We entered, intrigued. Inside, it was very charming. The main dining area was a square centred among the stalls around it. Patrons could buy whatever they wanted and eat here. It is the perfect solution for those days when everyone in your travel group is being difficult and wants to have it their way.

A dining room with a sun roof in Córdoba's Mercado Los Patios de la Marquesa
One of the dining rooms in the Mercado Los Patios de la Marquesa

Prices here are the same as most other casual dining places, although the portions are generous. A great place to fill up your bellies and recharge your tourist batteries.

A courtyard in a Spanish food market lit from above, surrounded by food stalls
The main courtyard in the Mercardo, surrounded by various food stalls

La Bicicleta

Although La Bicicleta is not really a restaurant, it is still going on our list of Córdoba restaurants. That’s because it serves great food and beer and is incredibly, incredibly cool.

Entrance to a bar-restaurant in Córdoba with fruit and veg on the bar counter
The entrance to La Bicicleta – note the fruit and veg piled up on the bar

When we first came by La Bicicleta, it was so full we couldn’t get in. We walked around for an hour checking out other places – there were a few other places that seemed cool too, but most of them were also full. We then doubled back for La Bicicleta, and lo and behold, there was space enough for two.

A mosaic on the floor of a bicycle greets visitors at the entrance of this Córdoba restaurant-bar
A beautiful mosaic greets patrons as they enter La Bicicleta

Everything here was perfect. Firstly, the ambience is totally out of this world. Their bar area is covered in fruits and vegetables used to make cocktails and salads. Most of the dishes are prepared right there at the bar.

A bicycle hung upside down in the interior of the bar 'La Bicicleta'
The “mascot” of La Bicicleta – a bicycle – hangs upside down on the wall by the bar

They serve a wide variety of craft beers here, many of them produced in the region. In my opinion, there is nothing more authentic on a holiday than drinking locally produced tipple. So drop by La Bicicleta if you want to try out some Córdoban booze.

Hacienda Posada De Vallina

We chose to stay in Hacienda Posada De Vallina because of its location and its illustrious history.

The walls of this hacienda go back centuries, even before the middle ages. Apparently it was built by the same builders who built the Mezquita. The owners of the hacienda believe that Christopher Columbus was one of its occupants during its centuries-long existence.

A long hotel foyer in a Moorish house built before the middle ages
The charming interior foyer of Hacienda Posada De Vallina

The Hacienda Posada De Vallina attracted us because of its charming, traditional Andalusian decor. We also chose to stay there because it was right in the heart of the old town. In fact, the walls of the Mezquita are literally right outside its entrance.

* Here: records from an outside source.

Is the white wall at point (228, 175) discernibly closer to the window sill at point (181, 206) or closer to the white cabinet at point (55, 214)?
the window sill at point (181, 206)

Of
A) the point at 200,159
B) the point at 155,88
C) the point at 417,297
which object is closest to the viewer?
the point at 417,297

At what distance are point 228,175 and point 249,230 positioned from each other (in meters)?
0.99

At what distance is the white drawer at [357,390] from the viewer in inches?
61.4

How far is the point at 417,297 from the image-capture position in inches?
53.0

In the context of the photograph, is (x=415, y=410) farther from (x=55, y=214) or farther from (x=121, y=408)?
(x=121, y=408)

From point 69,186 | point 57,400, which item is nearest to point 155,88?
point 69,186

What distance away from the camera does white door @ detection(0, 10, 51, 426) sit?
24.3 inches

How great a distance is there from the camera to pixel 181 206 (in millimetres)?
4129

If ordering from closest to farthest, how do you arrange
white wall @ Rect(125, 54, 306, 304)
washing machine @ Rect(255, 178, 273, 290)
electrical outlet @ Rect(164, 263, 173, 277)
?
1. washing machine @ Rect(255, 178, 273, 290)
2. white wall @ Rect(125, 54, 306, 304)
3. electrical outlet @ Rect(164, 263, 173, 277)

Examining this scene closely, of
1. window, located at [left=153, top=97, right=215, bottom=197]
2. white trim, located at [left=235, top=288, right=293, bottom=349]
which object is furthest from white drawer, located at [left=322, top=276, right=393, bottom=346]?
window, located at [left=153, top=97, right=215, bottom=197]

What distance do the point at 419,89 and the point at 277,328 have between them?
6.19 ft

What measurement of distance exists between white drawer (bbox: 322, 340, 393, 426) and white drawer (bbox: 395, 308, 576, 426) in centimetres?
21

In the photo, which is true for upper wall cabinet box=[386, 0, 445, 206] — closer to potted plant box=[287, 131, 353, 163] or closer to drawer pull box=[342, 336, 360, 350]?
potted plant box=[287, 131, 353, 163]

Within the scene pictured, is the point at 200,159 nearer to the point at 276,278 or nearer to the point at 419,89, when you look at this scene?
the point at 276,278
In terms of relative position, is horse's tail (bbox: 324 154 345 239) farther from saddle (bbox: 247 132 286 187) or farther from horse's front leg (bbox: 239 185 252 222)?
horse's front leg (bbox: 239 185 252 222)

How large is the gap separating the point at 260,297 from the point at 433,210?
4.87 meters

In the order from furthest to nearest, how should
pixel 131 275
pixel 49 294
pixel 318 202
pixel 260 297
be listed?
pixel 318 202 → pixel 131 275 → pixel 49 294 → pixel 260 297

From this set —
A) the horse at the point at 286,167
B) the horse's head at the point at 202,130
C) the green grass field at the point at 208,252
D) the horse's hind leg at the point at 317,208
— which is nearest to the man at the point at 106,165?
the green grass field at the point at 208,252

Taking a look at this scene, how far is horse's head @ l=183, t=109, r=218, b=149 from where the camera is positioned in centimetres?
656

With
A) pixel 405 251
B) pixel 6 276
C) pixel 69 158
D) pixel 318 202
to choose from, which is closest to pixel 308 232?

The lobby of a Spanish style estate with stone columns and antique chairs
The impressive lobby of the Hacienda has a lovely mural and impressive stone columns

Review of Hacienda de Posada de Vallina

I wish I had only great things to say about this hotel, but I’ll give you the truth. The rooms are not as nice as its foyer. They were rather small, and the bed wasn’t too comfortable – it felt like the mattress needed changing.

Overall, it wasn’t too bad, but for the price, we thought we could do better. In fact, because the old city of Córdoba is so small, you could stay just outside the main core and still get to the Mezquita in five minutes.

The reading room of a hotel in Córdoba
The reading room of the hotel features some nice chairs to sit on

The one really nice thing it had though was a lovely café. The café served up traditional, homemade pastries and decent coffee. I really enjoyed not having to go far for a lovely breakfast!

By the end of our trip, we found that Córdoba has plenty of great restaurants where you can have authentic Andalusian fare or more modern Spanish/ European cuisine. There were quite a few places we passed by that looked really good but we didn’t have time to visit. This is unfortunate, but it only means we’ll have to be back to check them all out!